EXERCISE REQUIREMENTS
Copy the following rows word for word, starting at the line that has "Sort the objects" and ending after the line that has "Answer: the point".

DATA FOR PROCESSING
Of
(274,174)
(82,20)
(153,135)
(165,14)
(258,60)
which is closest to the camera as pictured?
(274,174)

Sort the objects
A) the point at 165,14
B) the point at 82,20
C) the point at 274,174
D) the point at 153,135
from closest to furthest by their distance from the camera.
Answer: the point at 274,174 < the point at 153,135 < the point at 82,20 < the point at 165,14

* * *

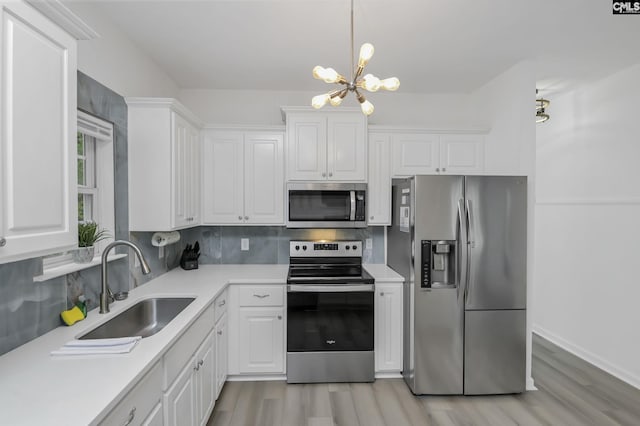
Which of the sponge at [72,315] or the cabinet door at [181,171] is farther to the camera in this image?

RESPONSE TO THE TASK
Sort the objects
A) the point at 165,14
B) the point at 82,20
C) the point at 274,174
D) the point at 153,135
from closest to furthest by their distance from the camera.
Answer: the point at 274,174 < the point at 153,135 < the point at 82,20 < the point at 165,14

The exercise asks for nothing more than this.